Written exercise
In the excerpt below about reading Harry Potter in Spanish, translate this sentence into French: "I knew that reading Harry Potter in Spanish would be an undertaking in vocabulary."

Excerpt to read
= = =
Aside from the series’ ubiquity, I chose Harry Potter because I had not read it all. My family was an early adopter of the books. I think we got the first novel when I was, perhaps, 13 (for reference, the last book was published in 2007, when I was 21). My sister was the target age for the story. I was just old enough to still be entertained, but not enthralled. I read through the fifth book (of seven) as an adolescent, but never read the last two. Working the release night of book six at Barnes and Noble resulted in me being fully fed up with the Potter phenomenon. But, nearly 10 years later, I was ready to revisit the story.

The How

I knew that reading Harry Potter in Spanish would be an undertaking in vocabulary. When I started reading it, I was using Anki for flashcards. As I read, I looked up words and wrote down the word and the definition in a steno notebook. This is a method I had used in the past and I liked it well enough. After reading, I added the vocabulary to my Anki flashcard deck.

Sometime in the middle of Harry Potter y el prisoner de Azkaban (book 3), I decided to change it up. Looking up words was making the reading too slow—and I was already reading slower than I wanted (the problem with reading fast in English is that it feels terrible to go so slowly in another language). I decided to try underlining words to look up later, which hadn’t occurred to me until I saw it mentioned in Jhumpa Lahiri’s In Other Words. This was a great choice for me because it made me focus on reading without stopping and on decoding meaning based on context. I don’t think it would have gone well for me to read the first book this way, but it was right by the time I was in the third.

I switched flashcard platforms partway through reading as well. On the recommendation of my Icelandic tutor, I began using Memrise. I decided I liked Memrise better so I made a “Harry Potter Spanish” course and started adding new words. I learned a lot of words this way. Unfortunately, I was taking down more vocabulary than I could learn. My vocabulary study was perpetually eight or more chapters behind my reading. It’s not the worst thing, but it would have been nice to keep pace.

All 7 Harry Potter books stacked
My pile of Harry Potter books

About halfway through Harry Potter y las Reliquias de la Muerte (book 7), I declared lexical bankruptcy. I stopped underlining words to look up later. I hadn’t added any new words to my course since chapter 13 of Harry Potter and the misterio del príncipe (book 6). That said, I had about 2,000 words total in my Memrise course. Plus, I picked up some words and phrases that I didn’t formally study. Although I like learning new vocabulary and there was certainly more I could have learned, I was losing interest in the world of Harry Potter and decided to focus on reading instead of vocabulary for the last leg of the journey.
= = =
Supplied entries
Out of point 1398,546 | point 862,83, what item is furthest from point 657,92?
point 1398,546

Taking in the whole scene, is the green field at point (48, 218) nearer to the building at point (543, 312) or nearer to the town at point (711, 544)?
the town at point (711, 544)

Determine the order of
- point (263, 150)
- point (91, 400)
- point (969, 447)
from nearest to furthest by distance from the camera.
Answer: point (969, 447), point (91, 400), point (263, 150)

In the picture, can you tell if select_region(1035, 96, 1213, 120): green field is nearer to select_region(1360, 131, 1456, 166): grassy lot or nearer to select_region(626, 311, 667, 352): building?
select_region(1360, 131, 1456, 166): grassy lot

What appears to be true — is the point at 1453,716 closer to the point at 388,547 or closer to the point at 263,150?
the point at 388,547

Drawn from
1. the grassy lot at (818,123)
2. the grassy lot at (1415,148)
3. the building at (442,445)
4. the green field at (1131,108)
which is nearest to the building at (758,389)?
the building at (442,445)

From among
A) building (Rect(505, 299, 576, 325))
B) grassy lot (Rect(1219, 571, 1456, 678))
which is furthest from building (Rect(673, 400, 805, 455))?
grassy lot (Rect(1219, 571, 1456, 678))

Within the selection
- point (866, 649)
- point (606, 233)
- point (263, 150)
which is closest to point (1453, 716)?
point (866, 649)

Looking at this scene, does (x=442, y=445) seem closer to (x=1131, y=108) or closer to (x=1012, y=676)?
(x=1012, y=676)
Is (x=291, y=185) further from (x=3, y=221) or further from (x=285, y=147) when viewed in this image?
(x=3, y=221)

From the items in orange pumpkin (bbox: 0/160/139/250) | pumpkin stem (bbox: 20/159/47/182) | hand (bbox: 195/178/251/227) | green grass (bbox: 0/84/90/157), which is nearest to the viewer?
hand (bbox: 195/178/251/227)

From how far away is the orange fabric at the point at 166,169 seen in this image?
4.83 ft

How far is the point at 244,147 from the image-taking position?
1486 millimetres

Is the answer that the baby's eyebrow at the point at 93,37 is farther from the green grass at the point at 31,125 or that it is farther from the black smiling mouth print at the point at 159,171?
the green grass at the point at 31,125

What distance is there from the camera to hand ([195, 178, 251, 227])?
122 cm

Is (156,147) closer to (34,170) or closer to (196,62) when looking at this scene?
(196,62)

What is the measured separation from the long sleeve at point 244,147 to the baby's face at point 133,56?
= = =
Task answer
Je savais que lire Harry Potter en espagnol représenterait une véritable entreprise sur le plan du vocabulaire.